Active participation of financial institutions in the new system
The legislator broke new ground, this time putting financial institutions at the heart of the system, although they had hitherto been excluded from monitoring and vigilance procedures. They must adopt all measures to identify and assess the risks of money laundering and terrorist financing to which they are exposed. Internal risk control and mitigation procedures should also be put in place.
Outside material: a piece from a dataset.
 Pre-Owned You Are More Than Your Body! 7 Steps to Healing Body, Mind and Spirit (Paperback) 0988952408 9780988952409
Any financial institution established in the Republic of Guinea is also bound by an obligation of vigilance on its customers. These vigilance measures are essential when they establish business relationships, when they carry out occasional operations above the threshold set by instruction from the Governor of the Central Bank of the Republic of Guinea, including in situations where the transaction is executed in a single operation or in several operations between which there seems to be a link. These due diligence measures are also required when these institutions carry out occasional transactions in the form of electronic transfers above the threshold set by instruction of the Governor of the Central Bank of the Republic of Guinea, including when there are several transactions under the threshold that appear to be related. Finally, due diligence measures apply when there is a suspicion of money laundering or terrorist financing, and when financial institutions have doubts about the veracity or relevance of their customers’ identification data.
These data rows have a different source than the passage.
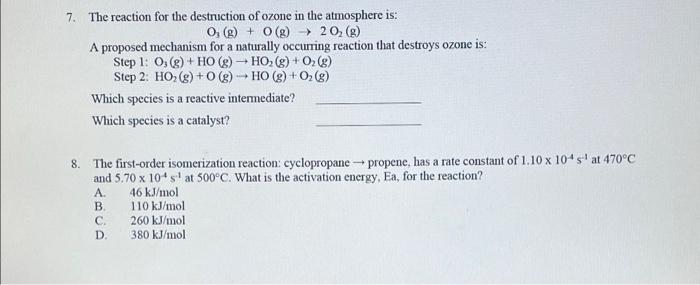 Solved a - 7. The reaction for the destruction of ozone in | Chegg.com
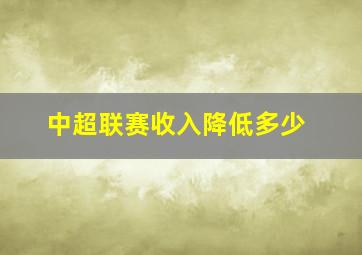 中超联赛收入降低多少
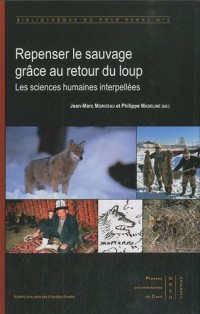 Repenser le sauvage grâce au retour du loup : Les sciences humaines interpellées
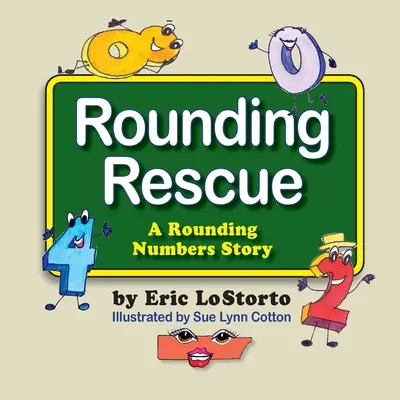 Zaokrúhlená záchrana, príbeh o zaokrúhlených číslach - Rounding Rescue, a Rounding Numbers Story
The suspicious transaction report introduced by Law L / 2006/010 / AN remains. Formerly limited to money laundering offenses, it is extended to terrorist financing offenses. From now on. When a financial institution suspects or has reasonable grounds to suspect that funds or other assets are likely to be associated with the financing of terrorism, it must make a declaration to CENTIF. This reporting obligation applies to all suspicious transactions regardless of the amount.
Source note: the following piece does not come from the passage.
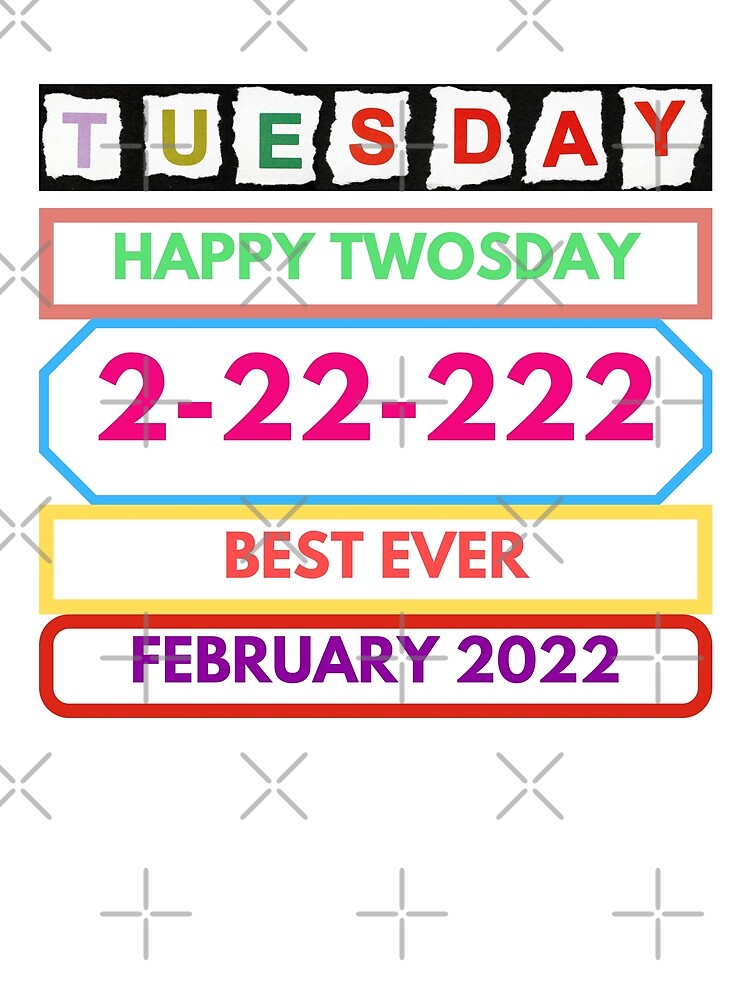 TUESDAY 2-22-22 T-SHIRT DESIGN PRINT ON DEMAND by T-SHIRT DESIGN CLOSET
Strengthened international cooperation
The new law also stands out in that it lays the foundations for increased international cooperation in the Guinean authorities’ fight against money laundering and the financing of terrorism.

Since 2007, mutual legal assistance includes the transfer of proceedings, the request for investigative and investigative measures, the request for search measures, the request for precautionary measures such as seizures, the delivery of procedural documents, appearance of witnesses and extradition requests.

Section 5 of the law establishes new forms of cooperation. The emphasis is on the exchange of information between supervisory authorities. The latter may collaborate and exchange information with foreign authorities exercising similar powers, subject to reciprocity and confidentiality.

Thus, CENTIF can communicate to foreign supervisory authorities any information related to the new law, regardless of the type of infringement provided that the foreign authorities concerned apply professional secrecy on the one hand and that the processing of the information communicated guarantees an adequate level of protection on the other hand. Likewise, the Central Bank of the Republic of Guinea may, at the request of foreign authorities, carry out on-the-spot checks in subsidiaries or branches of financial institutions.

Although absent from most of the provisions of the law, the customs service is associated with this new form of cooperation. This collaboration takes the form of the exchange of information with foreign authorities exercising similar powers in terms of monitoring the implementation of reporting obligations for the transport of cash and bearer securities.

The adoption of this law demonstrates the will of the legislator to align with the rights of foreign states on the prevention of the use of the financial system for the purposes of money laundering and terrorist financing. The Guinean authorities must now put this reform into practice and mobilize the human and financial resources to enable the effective application of the system put in place.